Reputation: 51
I am learning Machine learning and I am having this doubt. Can anyone tell me what is the difference between:-
from sklearn.model_selection import cross_val_score
and
from sklearn.model_selection import KFold
I think both are used for k fold cross validation, but I am not sure why to use two different code for same function. If there is something I am missing please do let me know. ( If possible please explain difference between these two methods)
Thanks,
Upvotes: 4
Views: 6436
Reputation: 1
cross_val_score evaluates the score using cross validation by randomly splitting the training sets into distinct subsets called folds, then it trains and evaluated the model on the folds, picking a different fold for evaluation every time and training on the other folds.
cv_score = cross_val_score(model, data, target, scoring, cv)
KFold procedure divides a limited dataset into k non-overlapping folds. Each of the k folds is given an opportunity to be used as a held-back test set, whilst all other folds collectively are used as a training dataset. A total of k models are fit and evaluated on the k hold-out test sets and the mean performance is reported.
cv = KFold(n_splits=10, random_state=1, shuffle=True)
cv_score = cross_val_score(model, data, target, scoring, cv=cv)

[GIVEN RECORDS]
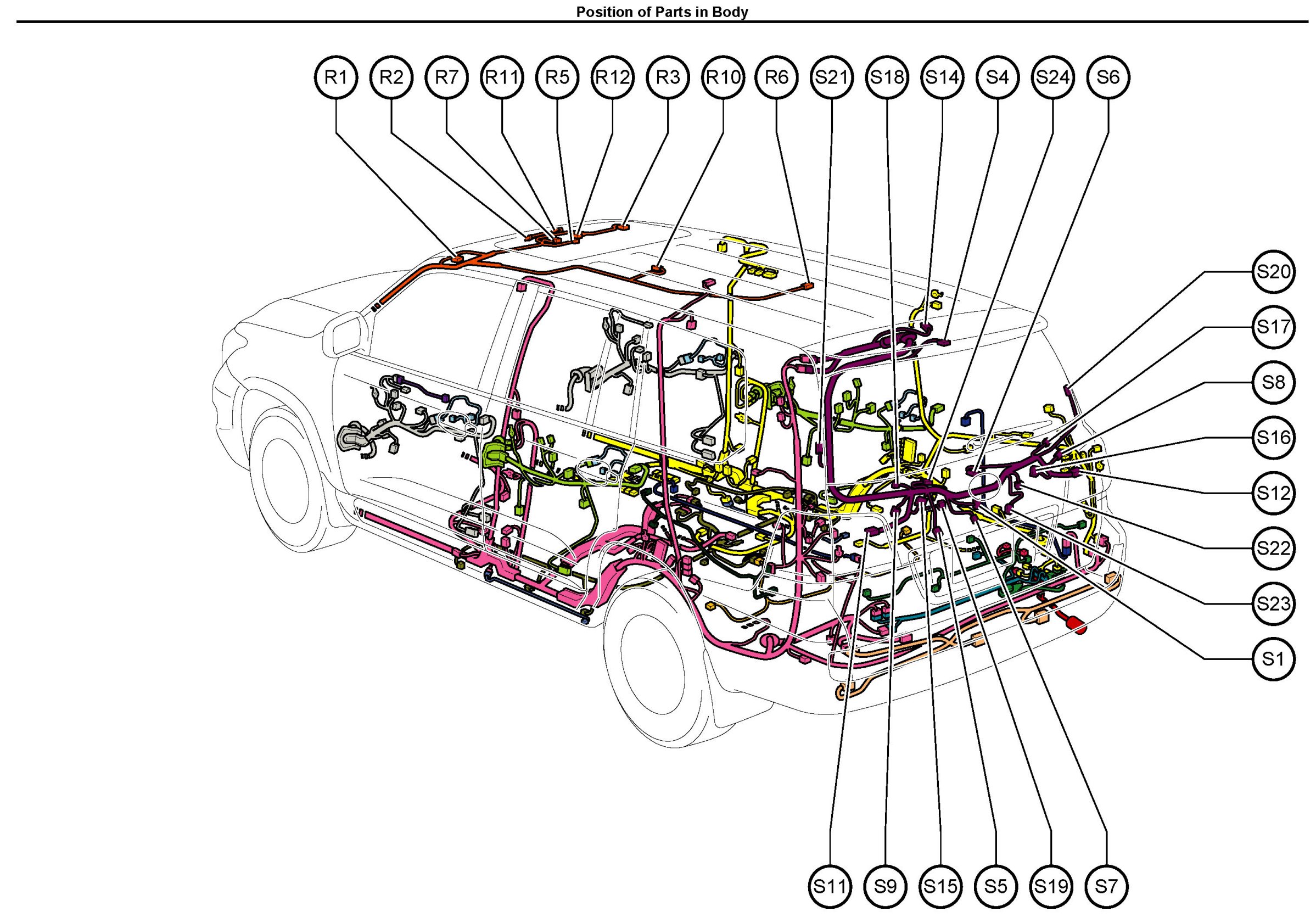 Position of Parts in Body

R1 R2 R7 R11 R5 R12 R3 R10 R6 S21 S18 S14 S4 S24 S6

S20
S17
S8
S16
S12
S22
S23
S1

S11 S9 S15 S5 S19 S7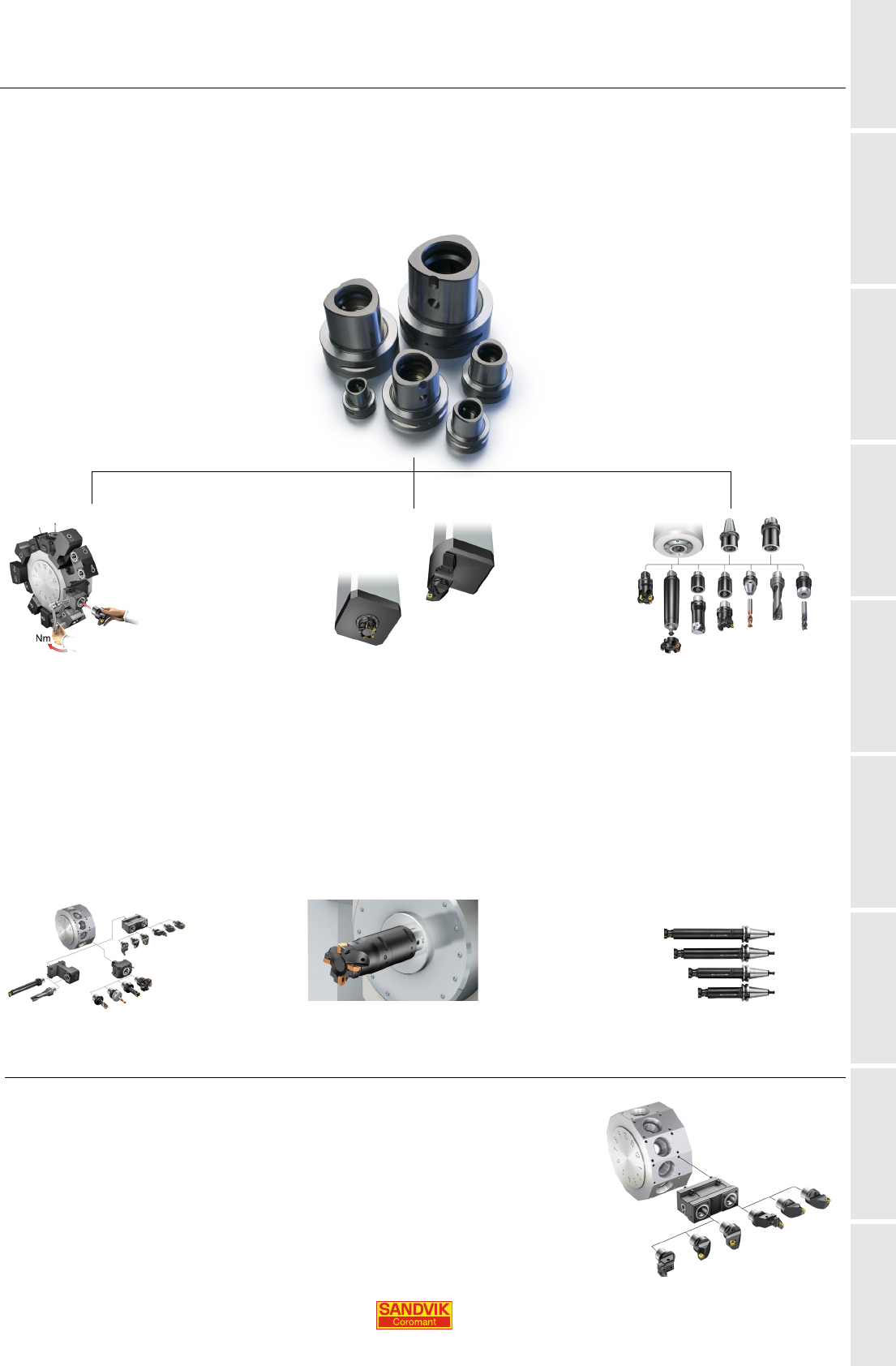 Nm

SANDVIK
Coromant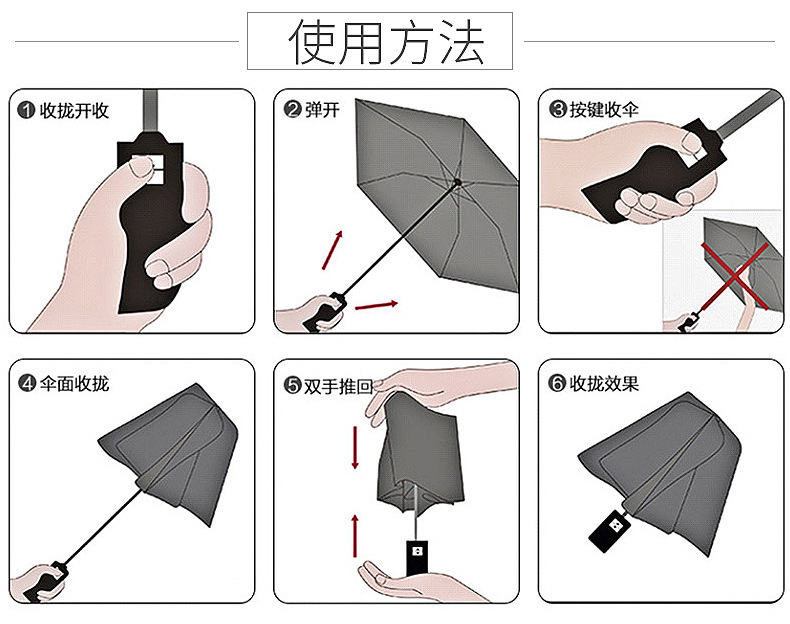 使用方法

❶ 收拢开收

❷ 弹开

❸ 按键收伞

❹ 伞面收拢

❺ 双手推回

❻ 收拢效果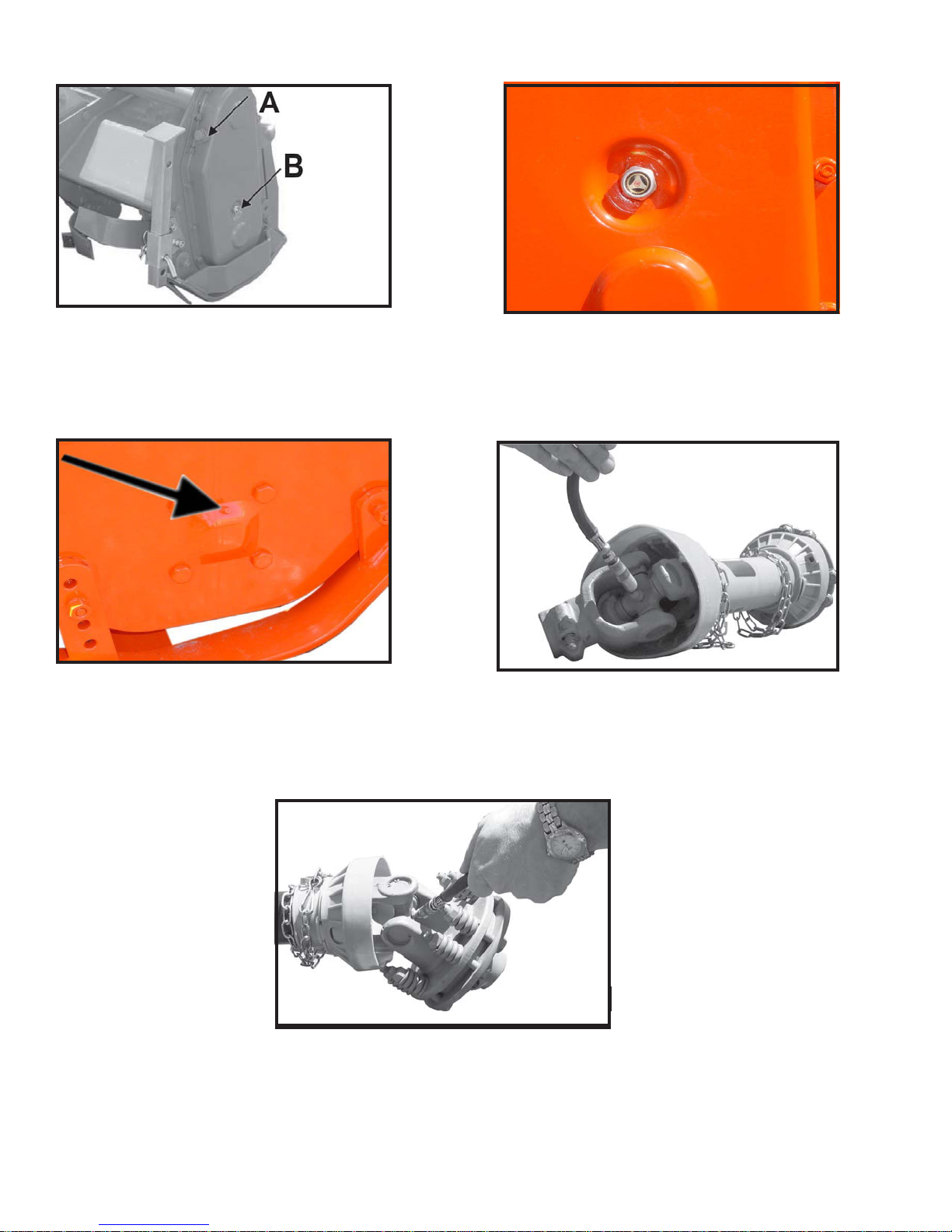 A

B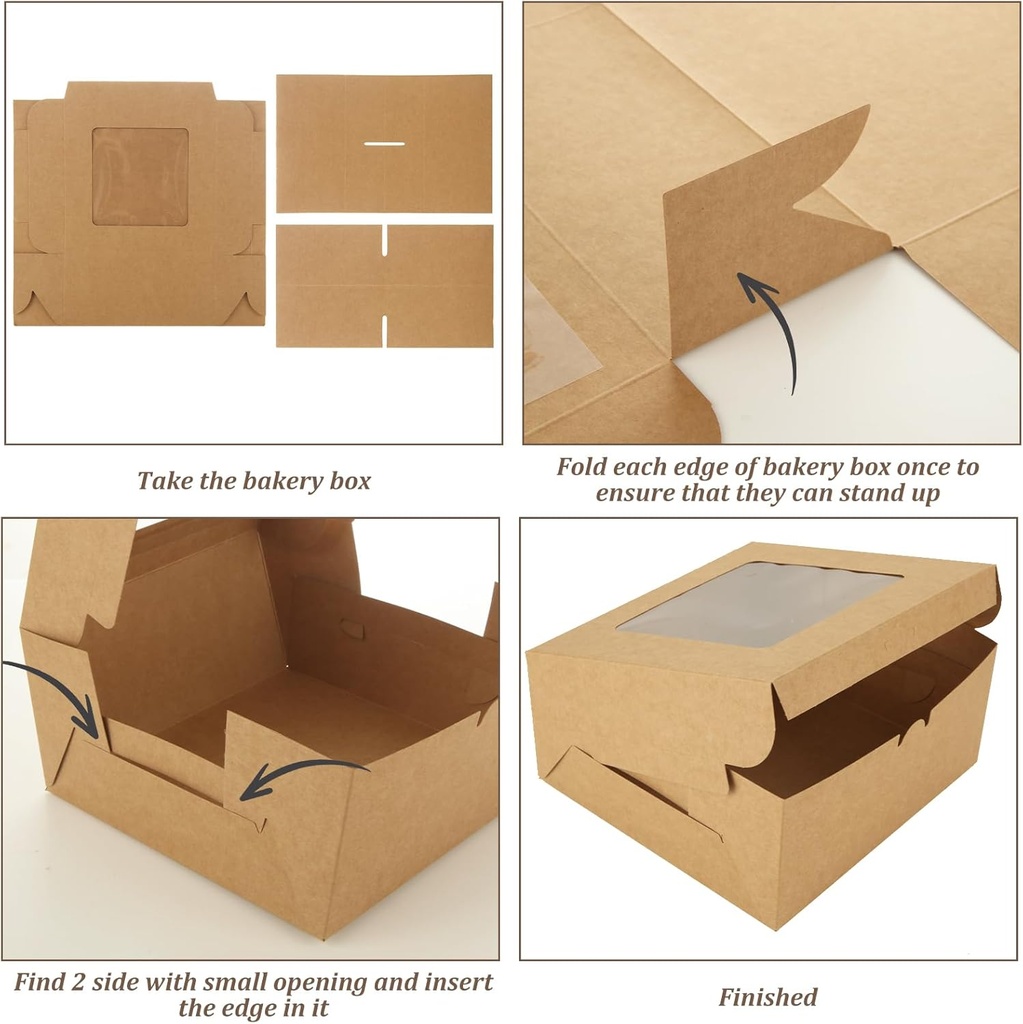 Take the bakery box

Fold each edge of bakery box once to ensure that they can stand up

Find 2 side with small opening and insert the edge in it

Finished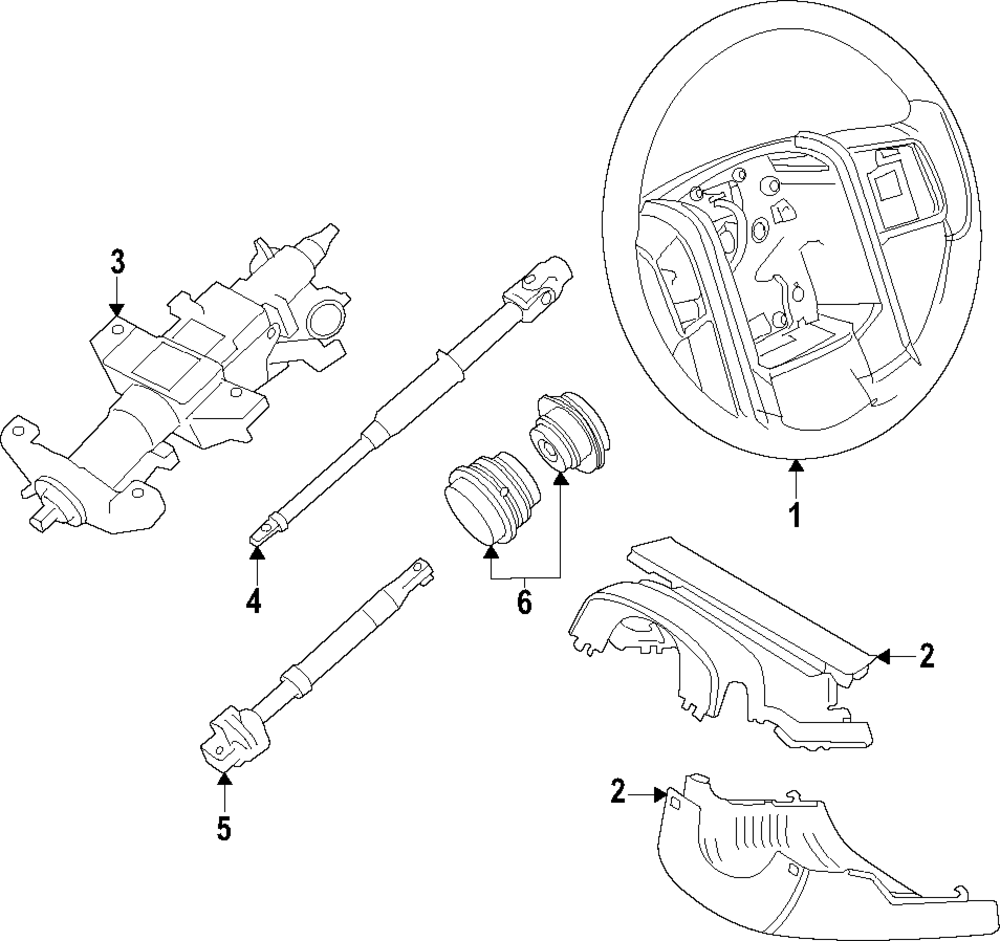 3
1
4
6
2
5
2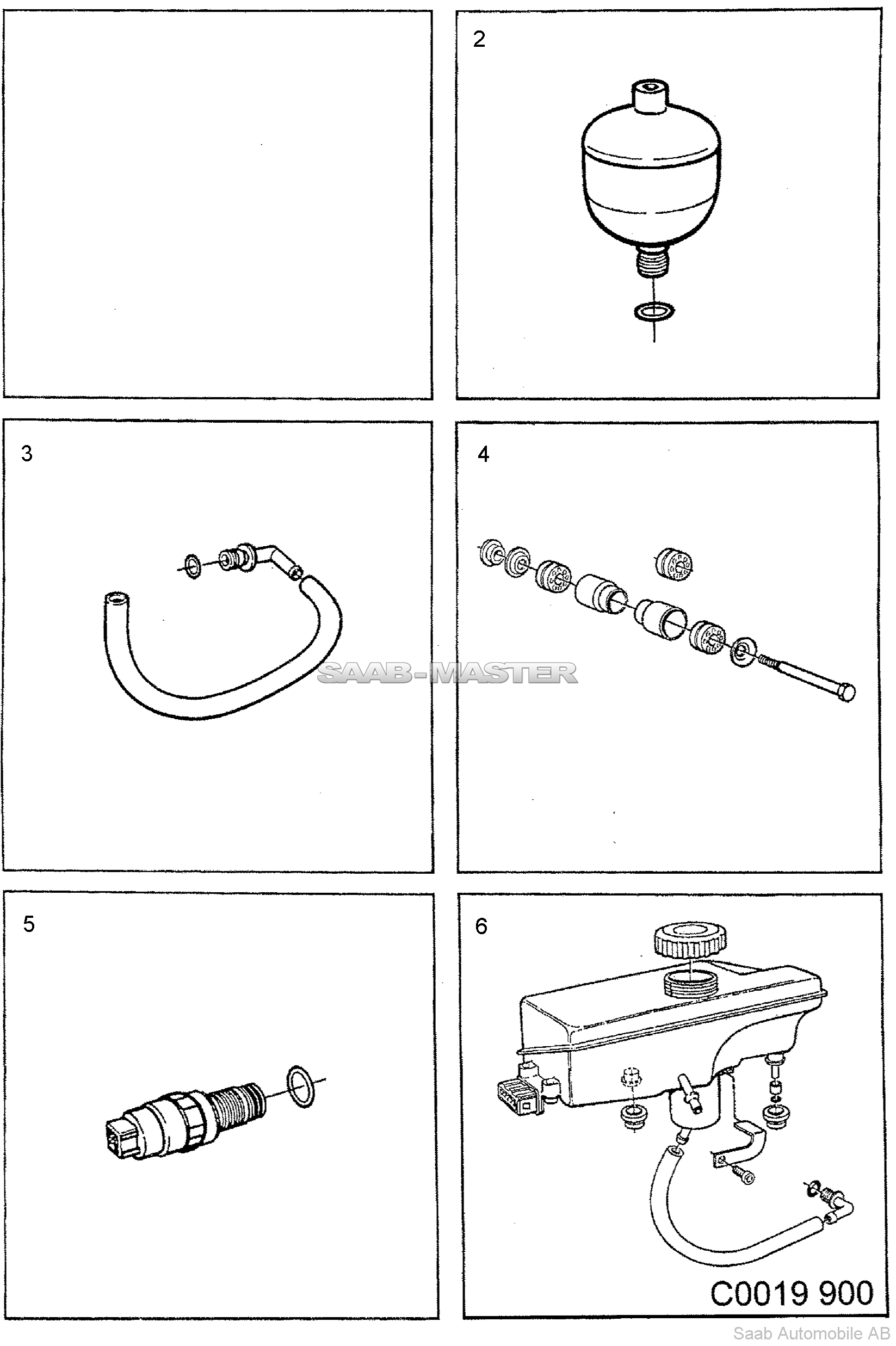 2

3

4

SAAB-MASTER

5

6

C0019 900

Saab Automobile AB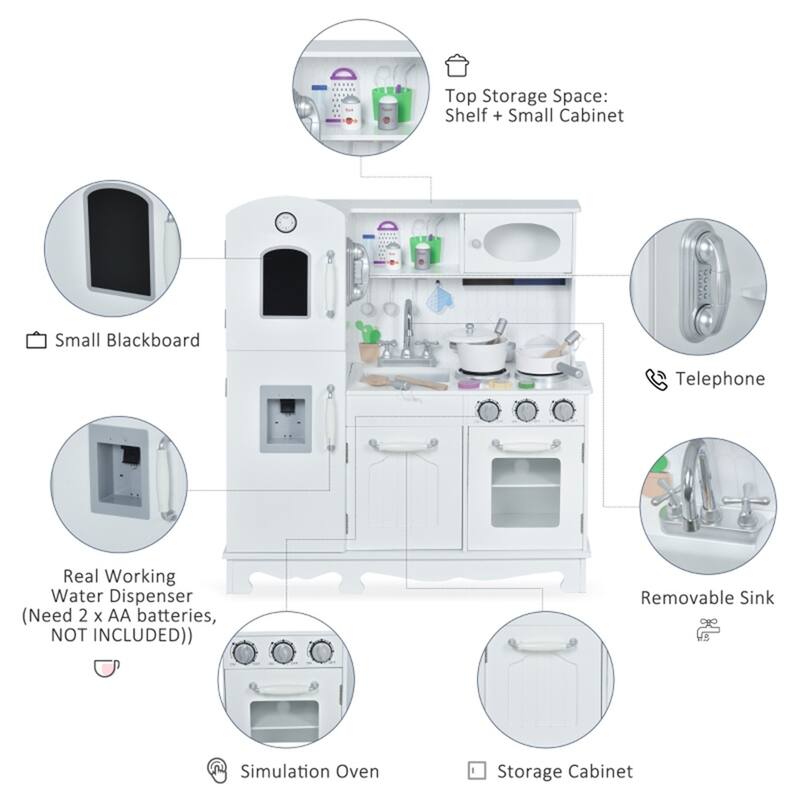 Top Storage Space:
Shelf + Small Cabinet

Small Blackboard

Telephone

Real Working
Water Dispenser
(Need 2 x AA batteries,
NOT INCLUDED))

Removable Sink

Simulation Oven

Storage Cabinet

[ABOUT THIS EXERCISE] Extend the forum thread comparing cross_val_score and KFold, picking up right after its last line. None of the material matters here.

[OUTPUT OF THE TASK]
where model is your model on which you want to evaluate, data is training data, target is target variable, scoring parameter controls what metric applied to the estimator applied and cv is the number of splits.
Upvotes: 0
Reputation: 4960
cross_val_score
is a function which evaluates a data and returns the score.
On the other hand, KFold
is a class, which lets you to split your data to K
folds.
So, these are completely different. Yo can make K fold of data and use it on cross validation like this:
# create a splitter object
kfold = KFold(n_splits = 10)
# define your model (any model)
model = XGBRegressor(**params)
# pass your model and KFold object to cross_val_score
# to fit and get the mse of each fold of data
cv_score = cross_val_score(model,
X, y,
cv=kfold,
scoring='neg_root_mean_squared_error')
print(cv_score.mean(), cv_score.std())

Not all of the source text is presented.